Russ didn’t want to get into the murky mystical depths of how someone was “called to the priesthood.” “How’d you wind up here?” he asked.
“I spent a summer as an assistant curate in the Berkshires. I had never been in this part of the country before, and I just fell in love with it. I started looking for a position somewhere in New England, and when St. Alban’s came open, I thought, well, it’s only a half-hour drive from Vermont . . .”
“Ah ha,” Russ said. “So you haven’t experienced a North-country winter yet.” The light at the intersection with Radcliff Street turned red, and he pumped his brakes to avoid skidding on the icy spots.
“Therein lies the rub, as they say. My internship ran from May through September, so I was a little unprepared for six inches of snow before the end of November. I’ve only been here for three weeks, so I’m not exactly acclimated yet. I do have a coat, though. But when I stumbled over the baby, I was on my way out for a run.”
He looked at her again. She was obviously fit, but she wasn’t a big woman, scarcely up to his shoulder standing. “Just because this is a small city and we look like Bedford Falls from It’s a Wonderful Life, don’t be fooled into thinking bad things can’t happen here. They can, and do, so watch where you run if you’re out at night alone.”
She waved a hand, unconcerned. “I can take care of myself,” she said.
“Lemme guess, you know karate, you’re trained in the art of self-defense . . .”

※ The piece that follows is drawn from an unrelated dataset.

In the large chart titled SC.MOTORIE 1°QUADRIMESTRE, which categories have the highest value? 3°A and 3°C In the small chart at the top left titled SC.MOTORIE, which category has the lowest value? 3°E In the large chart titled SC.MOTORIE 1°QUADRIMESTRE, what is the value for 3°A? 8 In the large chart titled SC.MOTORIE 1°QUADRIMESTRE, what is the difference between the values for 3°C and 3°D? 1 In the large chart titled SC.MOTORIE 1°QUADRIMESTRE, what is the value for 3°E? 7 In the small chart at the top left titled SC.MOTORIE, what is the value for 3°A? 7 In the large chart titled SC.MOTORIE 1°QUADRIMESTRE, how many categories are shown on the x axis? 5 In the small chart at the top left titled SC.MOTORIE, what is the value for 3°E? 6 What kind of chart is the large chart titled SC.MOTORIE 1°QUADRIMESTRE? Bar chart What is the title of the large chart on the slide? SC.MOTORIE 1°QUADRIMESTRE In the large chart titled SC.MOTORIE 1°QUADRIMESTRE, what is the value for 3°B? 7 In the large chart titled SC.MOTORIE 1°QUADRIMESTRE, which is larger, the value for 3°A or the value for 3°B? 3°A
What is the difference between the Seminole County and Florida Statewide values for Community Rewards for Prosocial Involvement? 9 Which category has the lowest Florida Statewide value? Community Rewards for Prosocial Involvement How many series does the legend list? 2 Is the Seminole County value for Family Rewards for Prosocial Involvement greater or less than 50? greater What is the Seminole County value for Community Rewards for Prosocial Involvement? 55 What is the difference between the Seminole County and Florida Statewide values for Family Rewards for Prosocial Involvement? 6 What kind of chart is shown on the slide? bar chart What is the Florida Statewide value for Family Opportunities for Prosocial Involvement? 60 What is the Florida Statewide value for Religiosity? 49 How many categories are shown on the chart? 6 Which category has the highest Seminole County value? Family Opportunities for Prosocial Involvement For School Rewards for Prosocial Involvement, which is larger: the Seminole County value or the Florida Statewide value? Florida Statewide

“Nothing formal. But the army made sure I could break somebody’s arm if I neede
d to.”
The light turned green. He rolled onto Radcliff, causing an ancient Chevy Nova that had been barreling down the street to brake hard in an attempt to get under the thirty-five-mile-an-hour speed limit. “Lemme tell you, Reverend, somebody tries to mug you, they aren’t gonna get close enough for you to break their arm. Every ass—uh, jerk on the streets today’s got a gun. Even up here. They come up outta New York City, just like the drugs do.”
He glanced at her when he made a left turn onto Main. She was studying the peaceful storefronts and frowning, absently rubbing her forearm with one long-fingered hand. “Is that a big problem in Millers Kill? Drugs?” she asked.
Russ sighed. He knew when he was being side-stepped. “Not too bad, no. Alcohol is the number one drug of choice up here, like you’ll find in a lot of rural areas. My biggest single crime problem is domestic violence, and nine times out of ten there’s alcohol involved.”
He pulled the cruiser up in front of the station. “I’ll leave the car running for you,” he said. “Be back in a minute.” He grabbed the box and took off through the icy air, bounding up the stairs two at a time. There was nobody at the front desk at this hour. Instead, he loped into the dispatch room, where Harlene was just pouring herself a cup of coffee. “Harlene, you good lookin’ woman!” he said. Harlene was some ten years his elder, a big, square woman with an uncannily organized mind and a photographic memory of every highway, lane, and dirt road in three counties.
“One of these days, I’m going to slap you with a sexual harassment lawsuit,” she said, hefting herself into her chair and curling her headset over her springy gray hair.
“And let Harold know how much fun you’re having over here? No way.” Her husband Harold had recently retired, and was riding Harlene pretty hard to quit work and stay at home with him. “I’m gonna lock this into evidence,” Russ said, waggling the box. “Will you leave a note for Phil to get on it first thing in the morning? Prints, hairs, anything he can come up with.”